Ace Pitcher is the final MotionPlus game in Go Vacation. It’s functional but not too exciting to play, and doesn’t use MotionPlus to its full potential. The goal is to throw a baseball at panels with numbers on them. Instead of a smooth interactive throw, you go through several stages of setting up your aim. First, select a number panel to be the central aiming point. Secondly you lift the controller up and press B. While holding B, you can tilt the controller to aim, and then swing to throw. Throw distance is dictated by how far down you swing the controller: if a panel is high up it needs a deep swing, and a short swing will hit the panels down below. The challenge lies in keeping the aim straight while you swing down – this is where MotionPlus comes in by being able to detect both movements at once.

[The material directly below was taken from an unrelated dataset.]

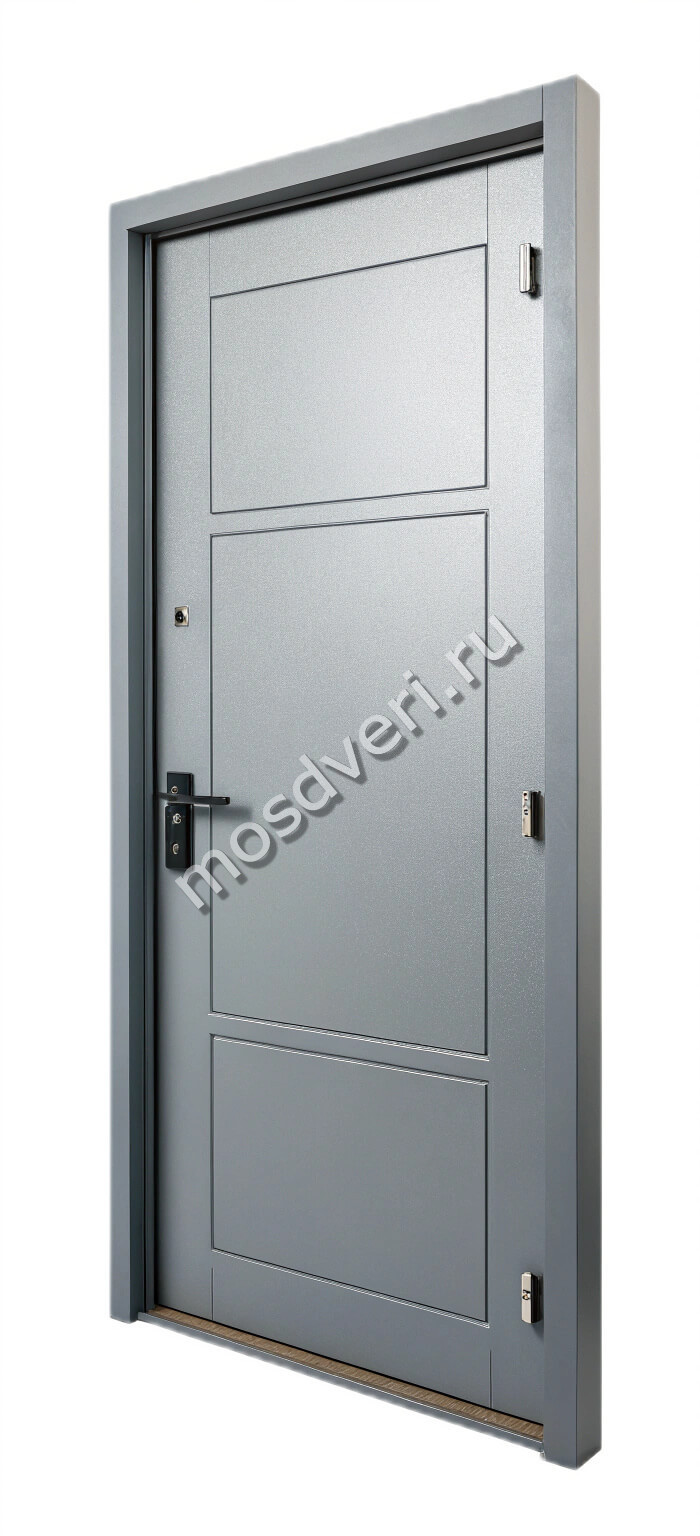 ����� ������� ������������� ����� � ������������� ���-010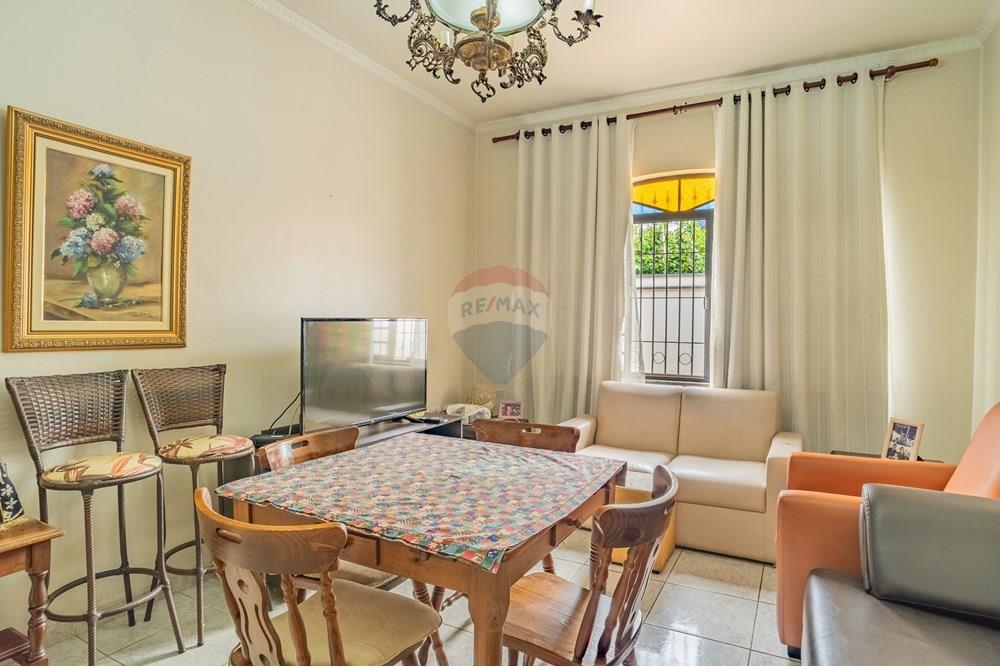 Casa - Venda - Campinas , São Paulo - GRANGEIRO-19.jpg - 690491075-30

It’s not a bad game, just not very involving and has no addictive qualities whatsoever. The simple usage of MotionPlus could have complimented it nicely if the game itself was more fleshed out. Idle panels with numbers on them gets boring pretty quickly, especially considering how easy it is. The accuracy of MotionPlus is used, but not needed by the games design. Some moving targets or different stages would have made a big difference.
Tennis uses MotionPlus, but it doesn’t add much, and the game is playable without it. All MotionPlus does is let you add spin on the ball, and it’s very basic. Rather than give you control over how much spin to apply, it’s always a set amount, and it only registers which type of spin it is, rather than the exact angle. The game is primarily about movement, using the analog stick, and swinging at the right time. It’s still pretty fun, but not relevant to today’s activities.
Alright, that’s it for today! MotionPlus certainly isn’t required to enjoy Go Vacation, with only 4 games that use it, but it’s a nice touch and brings some new ideas to the table. Supporting so many different controllers really highlights how much the developers care about providing the best experience they can, it’s all the little things that make Go Vacation such a great game. The three exclusive MotionPlus games are the only games without achievements (silver keys), which means you can still 100% clear the game if you don’t have the accessory. It’s an unusually nice thing of Namco to do, especially considering some of the ridiculous achievements required in some games today, like “beat the developers in an online game”. Unattainable crap like that is why people give up trying to complete their games; it destroys motivation. Go Vacation doesn’t force you to do anything you don’t want to, and you aren’t punished for not having every accessory in the world. The MotionPlus games are actually quite hard to find around the resorts, since the mission structure of the game never takes you there directly. It’s refreshing to see content presented this way. There are so few good MotionPlus games out there on Wii, that Windsurfing alone might make a vacation on Kawawii Island worth your while.
3 thoughts on “Go Vacation – MotionPlus Games”
Reggie doing the monkey? Very surreal…
Man, so Star Wars Kinect is up against THIS? Try much, much harder, LucasArts. You’re just not cutting it.
where is the sward fighting in go vacation?